Bui Quang Tin, a lecturer at the Banking University of Ho Chi Minh City, forecast lending rates to rise to 11-13.5 percent this year. The rates on short-term loans now start at less than 7 percent.
Such high borrowing costs would put paid to businesses’ profits, he warned.
Moreover, when lending rates are high, many other sectors that rely heavily on bank loans, such as real estate and securities, would also be adversely affected, industry insiders said.
High borrowing costs would hit local companies’ competitiveness since their foreign rivals borrow from foreign banks at lower rates -- 3 percent in Thailand and 4 percent in China, for instance -- Hieu said.
Tuyen said banks have reduced lending to enterprises because the bad debts issue has not yet been fully resolved. The central bank is aiming to bring non-performing loans to below 3 percent of outstanding loans.
To pare their bad debts, banks are accelerating sales to the Vietnam Asset Management Company (VAMC), but there is no ultimate resolution to the problem yet since the company cannot find investors to whom it can resell the debts.
The VAMC, set up in 2013 to remove the bad debt from lenders’ balance sheets, buys bad debts using its own funds or issues special bonds to the banks in exchange. The bonds can be used as collateral to obtain refinance from the central bank. The company will, in theory, sell the debts to investors, both foreign and local.
If the debts are not sold by the time the bonds mature, the banks would have to swap them with the bad debts. Thus, banks would still play the decisive role in tacking their NPLs.
Few investors have been willing to buy the debts.
The VAMC plans to resolve VND30 trillion ($1.3 billion) worth of bad loans this year by selling debt and collateral.

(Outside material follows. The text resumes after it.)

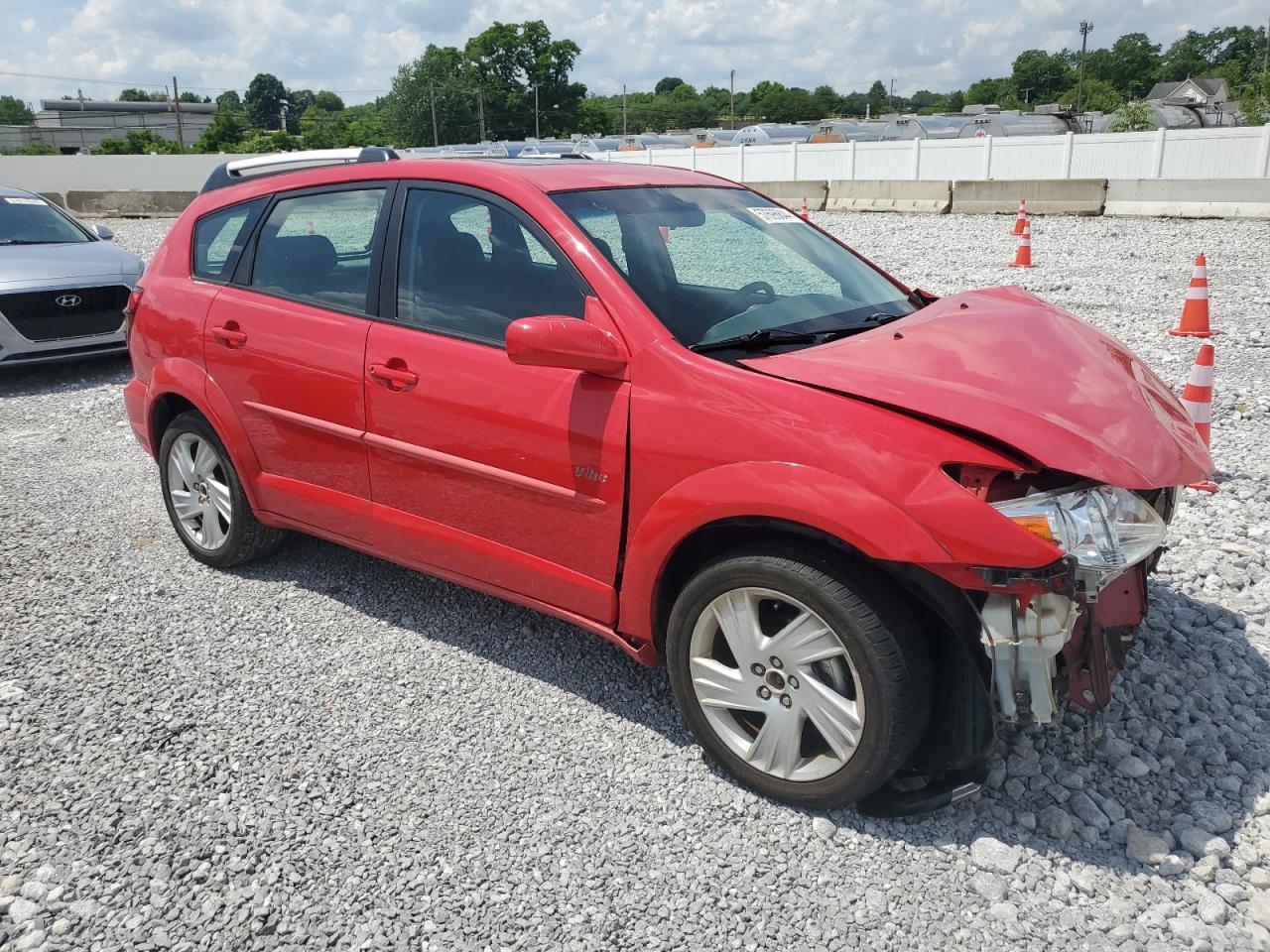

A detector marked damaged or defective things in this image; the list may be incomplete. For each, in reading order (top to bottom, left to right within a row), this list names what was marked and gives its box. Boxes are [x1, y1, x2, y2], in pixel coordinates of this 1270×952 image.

It has recouped around VND8 trillion this year, Reuters quoted its chairman Nguyen Quoc Hung as saying.
It has received offers from some 10 banks for VND17 trillion worth of bad loans this year, according to Hung.
Hieu said very few local investors have the financial wherewithal to buy such debts and prospective foreign buyers are concerned about the vague policies related to receivables in Vietnam.

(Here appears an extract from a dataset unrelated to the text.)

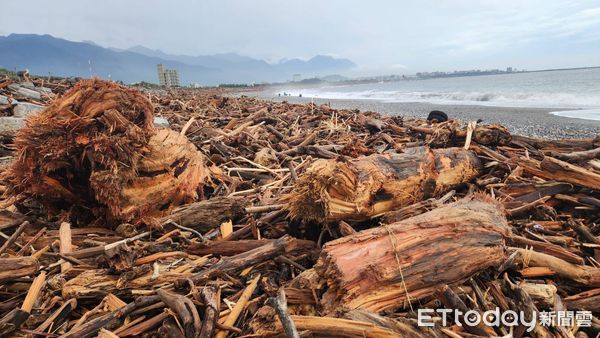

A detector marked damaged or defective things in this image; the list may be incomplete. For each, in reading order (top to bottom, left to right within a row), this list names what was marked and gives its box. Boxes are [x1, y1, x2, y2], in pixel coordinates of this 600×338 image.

splintered wood [0, 77, 596, 338]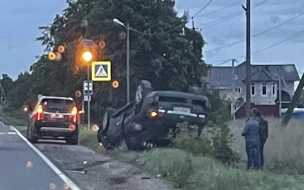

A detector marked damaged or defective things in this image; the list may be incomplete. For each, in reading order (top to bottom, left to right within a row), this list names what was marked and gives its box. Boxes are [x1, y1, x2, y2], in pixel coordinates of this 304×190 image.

overturned black car [97, 80, 209, 150]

"Foreign investors are interested in Vietnam's receivables market since it has not yet been tapped. However, the lack of regulations for bad debt trading and liquidation of assets has been a hurdle to their participation in the market."
Vietnam does not yet have a market for trading receivables, he said.
Another barrier to foreign investors is that Vietnam does not have independent assessment agencies.
"Foreign investors will not participate in a market unless they know assets' real value and the potential to resell the assets and can understand clearly the bad debt trading procedures," Hieu added.
The VAMC, which is also lacking in resources, will probably need financial support from the government or organizations such as the International Monetary Fund to address all of the bad debts in the country’s banking system, Reuters quoted Alan Pham, chief economist at VinaCapital Group Ltd., as saying.